Task item:
Switch "Ave" to "Avenue" everywhere it occurs in the records below, leaving every other part of each line unchanged. Omit the pictures from your answer.
Records for processing: Begin
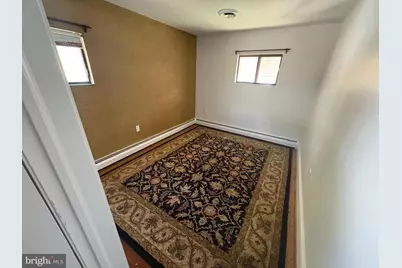 1370 Hornberger Ave #B, Florence, NJ 08518 - Photo 13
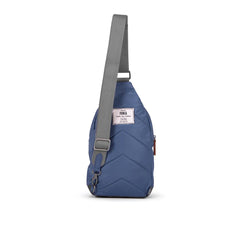 Roka Willesden B Sustainable Airforce Bag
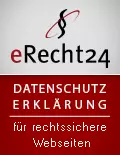 siegel datenschutz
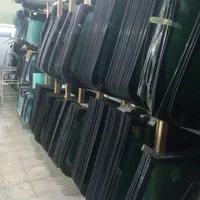 نصب وپخش شیشه اتومبیل وتعمیر سانروف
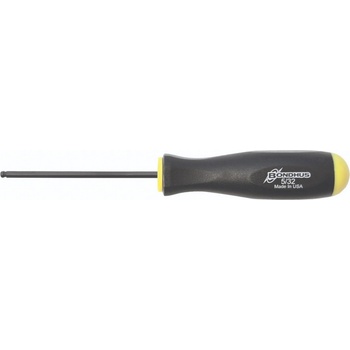 Bondhus 10611 Skrutkovač 7/32 " INBUS s guličkou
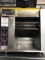 APW Wyott conveyor bread toaster
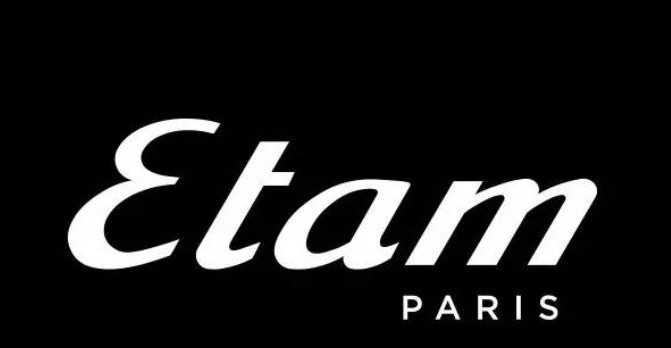 zara三个姐妹品牌全线退出市场,zara三个姐妹品牌全线退出中国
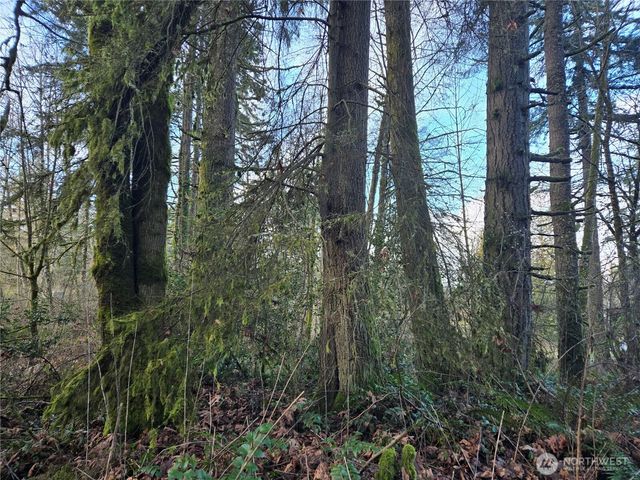 233 XX State Highway 3 NW, Poulsbo, WA 98370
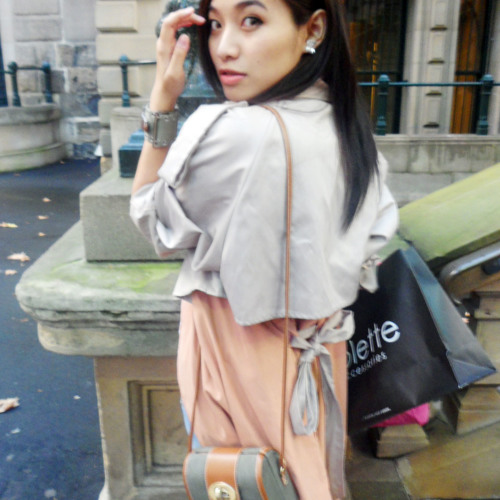 Vượt Qua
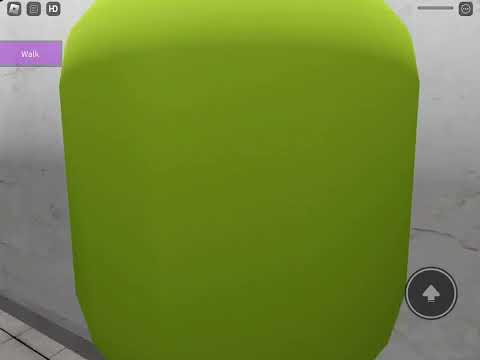 a random scp game ive made (GAME IN DESC)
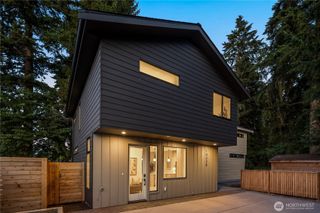 14338 Bagley Ave N, Seattle, WA 98133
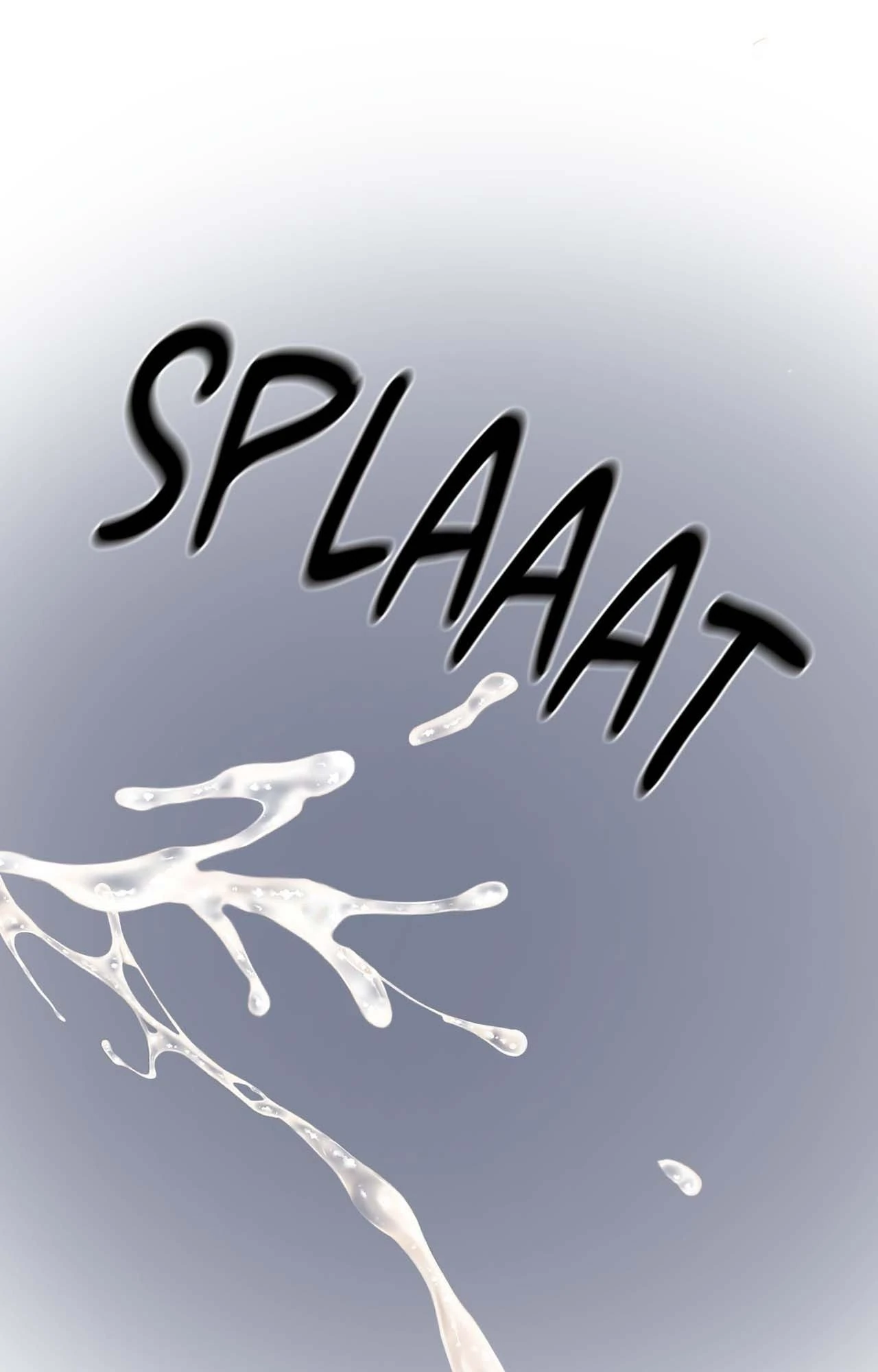 Painting [Official] - Chapter 16 manhwa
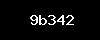 https://alkwader.com/core/views/5797162717/framework/functions/noo-captcha.php?code=9b342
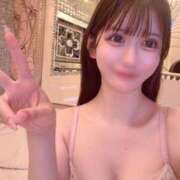 ヒメ日記 2026/09/21 06:54 投稿 もえか【笑顔で落とす癒し少女】 STELLA NEXT－ステラネクスト－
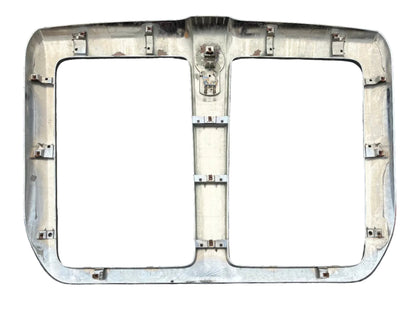 Contour de grille Kenworth T680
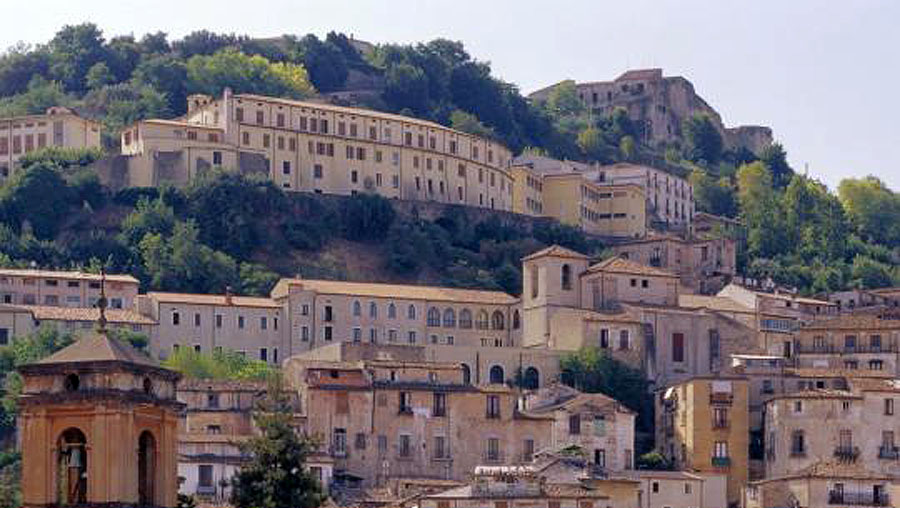 cosenza2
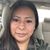 Josefina Temich's profile image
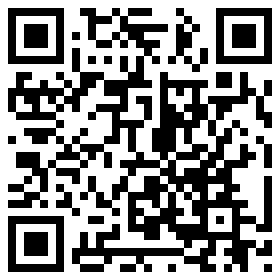 qrcode für HPE HS3C5E SVCS 5Y 24x7 Rack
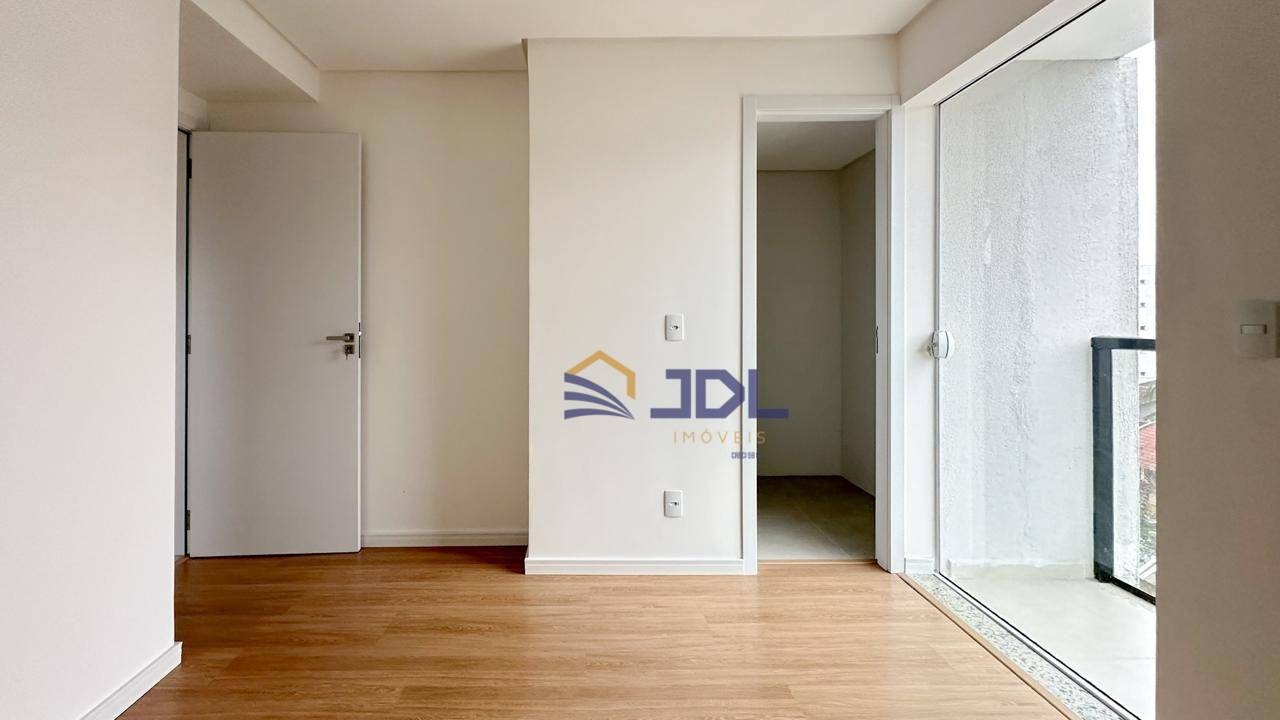 Apartamento à venda com 3 quartos, 78m² - Foto 8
Records for processing: End
Solution to this task:
 1370 Hornberger Avenue #B, Florence, NJ 08518 - Photo 13
 Roka Willesden B Sustainable Airforce Bag
 siegel datenschutz
 نصب وپخش شیشه اتومبیل وتعمیر سانروف
 Bondhus 10611 Skrutkovač 7/32 " INBUS s guličkou
 APW Wyott conveyor bread toaster
 zara三个姐妹品牌全线退出市场,zara三个姐妹品牌全线退出中国
 233 XX State Highway 3 NW, Poulsbo, WA 98370
 Vượt Qua
 a random scp game ive made (GAME IN DESC)
 14338 Bagley Avenue N, Seattle, WA 98133
 Painting [Official] - Chapter 16 manhwa
 https://alkwader.com/core/views/5797162717/framework/functions/noo-captcha.php?code=9b342
 ヒメ日記 2026/09/21 06:54 投稿 もえか【笑顔で落とす癒し少女】 STELLA NEXT－ステラネクスト－
 Contour de grille Kenworth T680
 cosenza2
 Josefina Temich's profile image
 qrcode für HPE HS3C5E SVCS 5Y 24x7 Rack
 Apartamento à venda com 3 quartos, 78m² - Foto 8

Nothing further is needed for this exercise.